Еще лучше узнал я рабочих людей после революции. Я видел, как, потуже затянув ремень на голодном брюхе, шли они откачивать затопленную шахту. Я видел их на строительных лесах, и в котлованах, и в батальонах энтузиастов... Я писал о них.
Но вот передо мной сидели трое молодых рабочих, и они мне были незнакомы и недоступны. Я таких раньше не знал. У них были золотые руки мастеровых, и гордость пролетариев, и энтузиазм ударников. Но они уже не были ни пролетариями, ни мастеровыми, ни вчерашними ударниками. Это были совсем новые люди.

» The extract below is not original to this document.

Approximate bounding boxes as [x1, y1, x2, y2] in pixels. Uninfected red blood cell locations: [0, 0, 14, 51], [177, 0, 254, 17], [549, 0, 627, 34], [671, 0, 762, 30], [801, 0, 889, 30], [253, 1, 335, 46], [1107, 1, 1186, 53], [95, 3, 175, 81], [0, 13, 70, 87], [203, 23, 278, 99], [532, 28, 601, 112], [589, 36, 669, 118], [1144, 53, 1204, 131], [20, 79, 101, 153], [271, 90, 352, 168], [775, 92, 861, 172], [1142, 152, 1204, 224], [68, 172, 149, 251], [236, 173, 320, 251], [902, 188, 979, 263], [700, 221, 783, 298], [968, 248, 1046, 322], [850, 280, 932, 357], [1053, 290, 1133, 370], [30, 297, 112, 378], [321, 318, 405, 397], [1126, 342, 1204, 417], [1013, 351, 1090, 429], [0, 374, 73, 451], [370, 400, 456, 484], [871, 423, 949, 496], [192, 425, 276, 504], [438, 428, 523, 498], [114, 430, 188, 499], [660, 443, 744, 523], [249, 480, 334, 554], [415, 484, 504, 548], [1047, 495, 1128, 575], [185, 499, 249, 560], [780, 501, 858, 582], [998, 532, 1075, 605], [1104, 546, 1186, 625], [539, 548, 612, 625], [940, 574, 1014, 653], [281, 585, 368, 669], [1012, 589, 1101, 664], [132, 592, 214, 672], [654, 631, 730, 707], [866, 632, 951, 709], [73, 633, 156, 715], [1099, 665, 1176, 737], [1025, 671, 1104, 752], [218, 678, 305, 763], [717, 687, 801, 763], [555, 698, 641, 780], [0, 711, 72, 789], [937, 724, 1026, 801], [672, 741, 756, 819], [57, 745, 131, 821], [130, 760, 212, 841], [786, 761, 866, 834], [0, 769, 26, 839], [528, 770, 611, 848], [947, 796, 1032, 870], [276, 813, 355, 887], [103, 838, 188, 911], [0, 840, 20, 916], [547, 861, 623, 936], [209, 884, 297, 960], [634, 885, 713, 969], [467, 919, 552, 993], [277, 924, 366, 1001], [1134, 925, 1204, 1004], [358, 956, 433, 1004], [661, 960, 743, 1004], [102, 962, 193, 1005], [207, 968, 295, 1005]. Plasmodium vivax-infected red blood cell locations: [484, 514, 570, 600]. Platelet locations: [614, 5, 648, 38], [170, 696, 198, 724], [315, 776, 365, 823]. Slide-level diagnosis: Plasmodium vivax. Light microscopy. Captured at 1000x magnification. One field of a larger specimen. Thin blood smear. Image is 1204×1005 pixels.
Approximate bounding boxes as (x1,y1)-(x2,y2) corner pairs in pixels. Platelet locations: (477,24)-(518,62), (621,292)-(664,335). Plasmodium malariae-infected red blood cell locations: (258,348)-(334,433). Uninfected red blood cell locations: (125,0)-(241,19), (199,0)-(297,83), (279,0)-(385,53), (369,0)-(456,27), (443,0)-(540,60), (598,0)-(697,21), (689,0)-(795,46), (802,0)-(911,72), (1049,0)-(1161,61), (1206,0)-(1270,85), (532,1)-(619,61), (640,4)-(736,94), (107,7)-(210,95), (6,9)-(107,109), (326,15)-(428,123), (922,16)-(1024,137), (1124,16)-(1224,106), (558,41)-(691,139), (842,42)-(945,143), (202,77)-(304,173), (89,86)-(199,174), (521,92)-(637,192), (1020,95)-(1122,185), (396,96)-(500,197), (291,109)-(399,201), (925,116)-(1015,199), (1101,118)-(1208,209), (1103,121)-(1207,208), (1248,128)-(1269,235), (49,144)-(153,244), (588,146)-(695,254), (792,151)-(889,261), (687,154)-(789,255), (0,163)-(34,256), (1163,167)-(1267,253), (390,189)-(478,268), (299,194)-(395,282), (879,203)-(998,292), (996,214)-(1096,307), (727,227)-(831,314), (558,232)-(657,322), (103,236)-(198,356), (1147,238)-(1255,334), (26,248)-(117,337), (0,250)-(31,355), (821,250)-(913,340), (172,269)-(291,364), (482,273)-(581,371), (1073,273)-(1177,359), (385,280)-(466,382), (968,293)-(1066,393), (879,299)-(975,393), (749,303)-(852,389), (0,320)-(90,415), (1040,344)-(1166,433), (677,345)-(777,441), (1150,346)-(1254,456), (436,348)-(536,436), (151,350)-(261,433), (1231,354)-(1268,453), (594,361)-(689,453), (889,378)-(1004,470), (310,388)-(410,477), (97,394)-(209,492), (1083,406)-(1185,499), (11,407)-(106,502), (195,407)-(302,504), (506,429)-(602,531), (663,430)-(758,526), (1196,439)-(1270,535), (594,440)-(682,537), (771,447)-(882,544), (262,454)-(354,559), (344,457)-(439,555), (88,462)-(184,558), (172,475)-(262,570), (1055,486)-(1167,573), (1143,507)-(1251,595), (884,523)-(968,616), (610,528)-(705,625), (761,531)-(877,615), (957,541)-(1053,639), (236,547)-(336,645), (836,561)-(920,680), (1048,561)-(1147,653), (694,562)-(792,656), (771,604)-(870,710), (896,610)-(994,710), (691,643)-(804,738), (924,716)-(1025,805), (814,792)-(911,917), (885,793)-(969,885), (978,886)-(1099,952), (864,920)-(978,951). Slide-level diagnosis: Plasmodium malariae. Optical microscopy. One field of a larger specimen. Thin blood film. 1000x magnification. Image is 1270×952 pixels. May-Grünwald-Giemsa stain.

Признаюсь, тогда для меня самого все в них было еще не ясно и смутно... Я просто видел перед собой новых рабочих, но ни понять, ни объяснить их еще не мог.
Только два месяца спустя, когда на слете стахановцев слушал я Сталина, все объяснилось, живые черточки слились, стали на место и составили картину. И, слушая Сталина, я все время думал об Андрее и Викторе, – они сидели тут же, рядом со мной, в Кремлевском дворце. Это о них говорил Сталин, что они «люди новые, особенные», «таких людей у нас не было или почти не было года три тому назад»; это «люди культурные и технически подкованные». «Они свободны от консерватизма и застойности некоторых инженеров, техников и хозяйственников, они идут смело вперед, ломая устаревшие технические нормы и создавая новые, более высокие, они вносят поправки в проектные мощности и хозяйственные планы, составленные руководителями нашей промышленности, они то и дело дополняют и поправляют инженеров и техников, они нередко учат и толкают их вперед, ибо это – люди, вполне овладевшие техникой своего дела и умеющие выжимать из техники максимум того, что можно из нее выжать».
И так же, как я, затаив дыхание, слушали Сталина и наши герои; он и им объяснил самих себя: чувства, которые ими двигали; цели, к которым они стремились; дело, которое они сделали...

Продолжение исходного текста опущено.